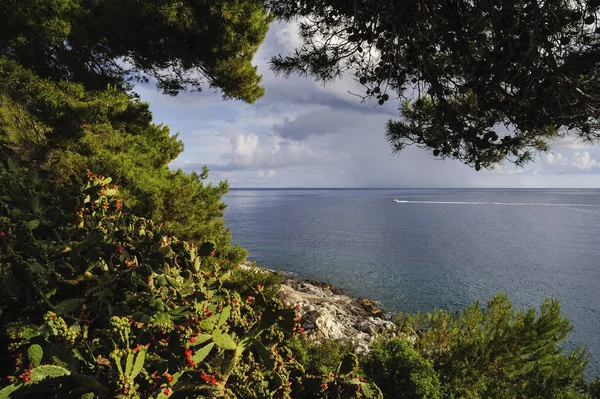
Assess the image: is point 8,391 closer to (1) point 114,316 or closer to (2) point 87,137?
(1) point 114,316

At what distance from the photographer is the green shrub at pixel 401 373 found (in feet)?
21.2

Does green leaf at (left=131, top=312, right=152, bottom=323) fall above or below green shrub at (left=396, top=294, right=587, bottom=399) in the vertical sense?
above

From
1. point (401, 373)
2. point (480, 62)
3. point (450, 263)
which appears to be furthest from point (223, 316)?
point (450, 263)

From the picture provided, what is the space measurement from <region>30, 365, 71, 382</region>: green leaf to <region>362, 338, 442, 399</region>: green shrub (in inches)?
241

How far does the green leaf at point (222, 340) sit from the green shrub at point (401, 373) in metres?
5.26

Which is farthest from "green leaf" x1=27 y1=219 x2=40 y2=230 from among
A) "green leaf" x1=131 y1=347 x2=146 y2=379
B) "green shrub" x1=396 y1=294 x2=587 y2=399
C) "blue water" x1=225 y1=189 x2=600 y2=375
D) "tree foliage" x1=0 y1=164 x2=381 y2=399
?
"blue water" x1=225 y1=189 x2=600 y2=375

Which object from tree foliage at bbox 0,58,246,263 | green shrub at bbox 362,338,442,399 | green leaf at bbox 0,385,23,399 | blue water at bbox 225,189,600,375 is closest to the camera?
* * *
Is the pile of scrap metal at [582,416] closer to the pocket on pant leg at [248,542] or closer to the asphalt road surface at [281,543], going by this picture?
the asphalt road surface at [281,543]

| Goal |
Copy out the lines word for word, from the one containing "Which is farthest" through the one containing "Which object from", including both of those lines.

| Output for this exercise |
Which is farthest from "green leaf" x1=27 y1=219 x2=40 y2=230 from among
A) "green leaf" x1=131 y1=347 x2=146 y2=379
B) "green shrub" x1=396 y1=294 x2=587 y2=399
C) "blue water" x1=225 y1=189 x2=600 y2=375
D) "tree foliage" x1=0 y1=164 x2=381 y2=399
?
"blue water" x1=225 y1=189 x2=600 y2=375

Which object from tree foliage at bbox 0,58,246,263 | green shrub at bbox 362,338,442,399 | green leaf at bbox 0,385,23,399 | blue water at bbox 225,189,600,375 is closest to the camera?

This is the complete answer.